MOLCER 6, François de Massot
Au moment où cet article est remis au comité de rédaction de notre revue, une crise profonde – dont nul ne peut prévoir comment elle se terminera – ravage ce pays. Crise politique et sociale provoquée par le projet de « réforme des retraites » du président Macron, crise qui met en cause aujourd’hui les institutions fondamentales de l’Etat – ce que reconnaissent tous les commentateurs quelles que soient leurs positions politiques – posant par là même la question du pouvoir. Cette situation s’est constituée par une ample mobilisation des travailleurs et de la jeunesse, par d’immenses manifestations et par le recours à la grève dans certains secteurs.
○ ○ ○ ○ ○ ○ ○
> [PROBLÈMES À RÉSOUDRE]
**a)** Extrayez de l'article sur la réforme des retraites le passage qui va de « MOLCER 6, François » jusqu'à « dans certains secteurs. » inclus.
**b)** Répondez brièvement à ces questions sur l'article sur la réforme des retraites :
(i) Quel projet du président Macron a provoqué la crise ?
(ii) Quelles institutions la crise met-elle aujourd'hui en cause ?
(iii) À quel moyen d'action certains secteurs ont-ils eu recours ?
**c)** Poursuivez l'article sur la réforme des retraites à la suite de sa dernière phrase.

> [DONNÉES D'ENTRÉE]
○ ○ ○ ○ ○ ○ ○
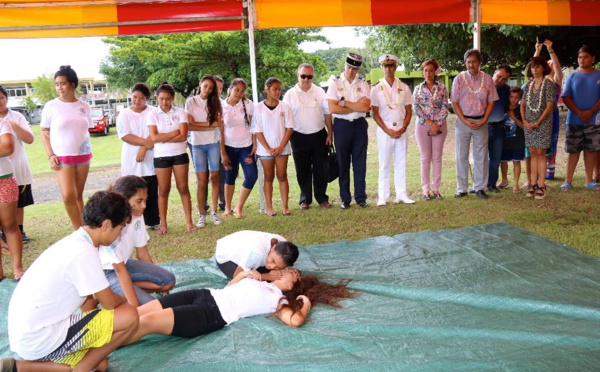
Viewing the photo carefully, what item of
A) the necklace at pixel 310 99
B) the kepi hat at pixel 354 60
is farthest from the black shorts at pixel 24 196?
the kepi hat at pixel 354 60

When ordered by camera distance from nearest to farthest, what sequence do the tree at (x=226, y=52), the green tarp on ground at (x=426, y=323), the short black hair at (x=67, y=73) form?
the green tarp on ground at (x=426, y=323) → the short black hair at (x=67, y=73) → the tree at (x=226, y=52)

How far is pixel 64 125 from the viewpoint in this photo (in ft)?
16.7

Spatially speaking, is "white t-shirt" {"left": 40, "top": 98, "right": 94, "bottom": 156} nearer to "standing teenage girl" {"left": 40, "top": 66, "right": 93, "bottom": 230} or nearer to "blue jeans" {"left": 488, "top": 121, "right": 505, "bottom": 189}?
○ ○ ○ ○ ○ ○ ○
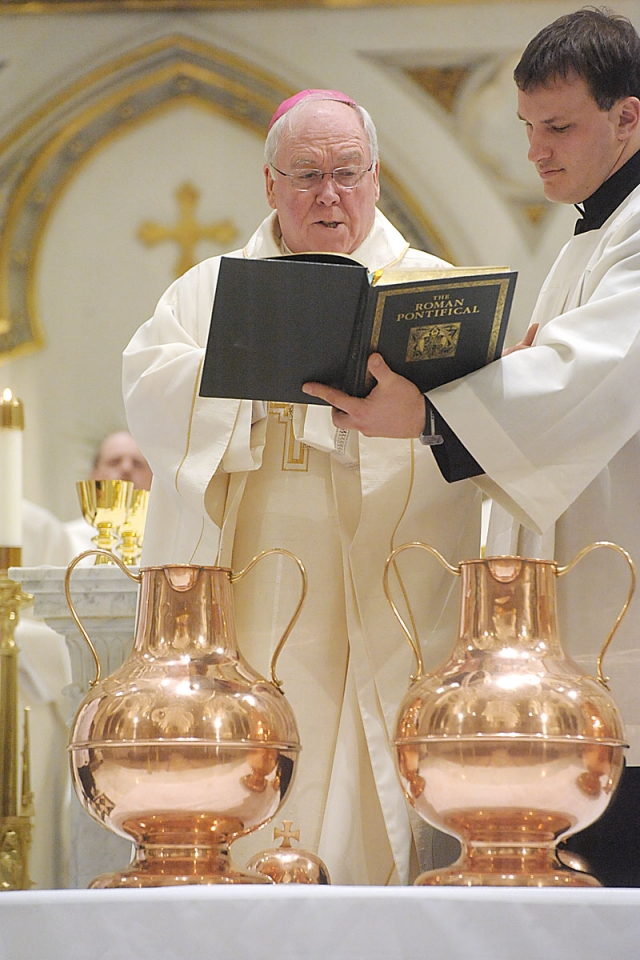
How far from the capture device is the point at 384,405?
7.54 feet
○ ○ ○ ○ ○ ○ ○
> [RÉPONSES RÉDIGÉES]
**a)**
MOLCER 6, François de Massot
Au moment où cet article est remis au comité de rédaction de notre revue, une crise profonde – dont nul ne peut prévoir comment elle se terminera – ravage ce pays. Crise politique et sociale provoquée par le projet de « réforme des retraites » du président Macron, crise qui met en cause aujourd’hui les institutions fondamentales de l’Etat – ce que reconnaissent tous les commentateurs quelles que soient leurs positions politiques – posant par là même la question du pouvoir. Cette situation s’est constituée par une ample mobilisation des travailleurs et de la jeunesse, par d’immenses manifestations et par le recours à la grève dans certains secteurs.

**b)**
(i) Le projet de « réforme des retraites ».
(ii) Les institutions fondamentales de l'Etat.
(iii) La grève.

**c)**
Il eut été paradoxal qu’une revue qui, dans son titre même, se réfère aux révolutions, à la lutte des classes et au mouvement ouvrier, ignore cet événement considérable au prétexte qu’il s’agit de l’histoire qui se fait et non de celle qui est établie. Cela ne signifie nullement qu’il soit dans le rôle de cette revue de donner des « directives » ou de prétendre se substituer aux organisations et aux différents courants politiques existant au sein du mouvement ouvrier. Mais il lui revient de marquer les liens existants entre l’histoire passée du mouvement ouvrier et les développements actuels. Ce qui n'est possible qu’en abordant ces événements avec une opinion précise, opinion qui n’engage que celui qui la formule et n’entraine aucune prise de position de la revue en tant que telle.
Revue qui a récemment consacré un dossier à Rosa Luxembourg. Rosa Luxembourg qui, dans « Grève Générale, Parti et Syndicats (1906) » écrivait « La grève de masse, telle que nous la montre la révolution russe n’est pas un moyen ingénieux, inventé pour donner plus de force à la lutte prolétarienne, elle est le mode de mouvement de la masse prolétarienne. »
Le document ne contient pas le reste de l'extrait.